#### ACTIONS TO TAKE
1. Reproduce the passage of the kernel message on RCU and FIB notifier ordering between "Basically, if you" and "the other CPU.", inclusive.
2. Write the next part of the kernel message on RCU and FIB notifier ordering, picking up after its last sentence.

Ups, sorry, I missed that mail. Probably read it on the mobile phone and
it became invisible for me later on. Busy day... ;)

The reordering in the workqueue seems fine to me and also still necessary.

Basically, if you delete a node right now the kernel might simply do a
RCU_INIT_POINTER(ptr_location, NULL), which has absolutely no barriers
or synchronization with the reader side. Thus you might get a callback
from the notifier for a delete event on the one CPU and you end up
queueing this fib entry after the delete queue, because the RCU walk
isn't protected by any means.

Looking closer at this series again, I overlooked the fact that you
fetch fib_seq using a rtnl_lock and rtnl_unlock pair, which first of all
orders fetching of fib_seq and thus the RCU dumping after any concurrent
executing fib table update, also the mutex_lock and unlock provide
proper acquire and release fences, so the CPU indeed sees the effect of
a RCU_INIT_POINTER update done on another CPU, because they pair with
the rtnl_unlock which might happen on the other CPU.

#### DATA BLOCK
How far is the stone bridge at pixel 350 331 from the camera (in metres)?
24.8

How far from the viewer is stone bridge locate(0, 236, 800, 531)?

#### ANSWERS FOR THE TASKS
1.
Basically, if you delete a node right now the kernel might simply do a
RCU_INIT_POINTER(ptr_location, NULL), which has absolutely no barriers
or synchronization with the reader side. Thus you might get a callback
from the notifier for a delete event on the one CPU and you end up
queueing this fib entry after the delete queue, because the RCU walk
isn't protected by any means.

Looking closer at this series again, I overlooked the fact that you
fetch fib_seq using a rtnl_lock and rtnl_unlock pair, which first of all
orders fetching of fib_seq and thus the RCU dumping after any concurrent
executing fib table update, also the mutex_lock and unlock provide
proper acquire and release fences, so the CPU indeed sees the effect of
a RCU_INIT_POINTER update done on another CPU, because they pair with
the rtnl_unlock which might happen on the other CPU.

2.
My question is if this is a bit of luck and if we should make this
explicit by putting the registration itself under the protection of the
sequence counter. I favor the additional protection, e.g. if we some day
actually we optimize the fib_seq code? Otherwise we might probably
document this fact. :)

>>> I've a follow up patchset that introduces a new event in switchdev
>>> notification chain called SWITCHDEV_SYNC, which is sent when port
>>> netdevs are enslaved / released  from a master device (points in time
>>> where kernel<->device can get out of sync). It will invoke
>>> re-propagation of configuration from different parts of the stack
>>> (e.g. bridge driver, 8021q driver, fib/neigh code), which can result
>>> in duplicates.
>>
>> Okay, understood. I wonder how we can protect against accidentally abort
>> calls actually. E.g. if I start to inject routes into my routing domain
>> how can I make sure the box doesn't die after I try to insert enough
>> routes. Do we need to touch quagga etc?
> 
> The whole point of moving abort mechanism to the driver is that the
> system won't die, but instead routing will be done in the kernel. If you
> respect hardware limitations, then there's no reason for abort mechanism
> to kick in.

Quick follow-up question: How can I quickly find out the hw limitations
via the kernel api?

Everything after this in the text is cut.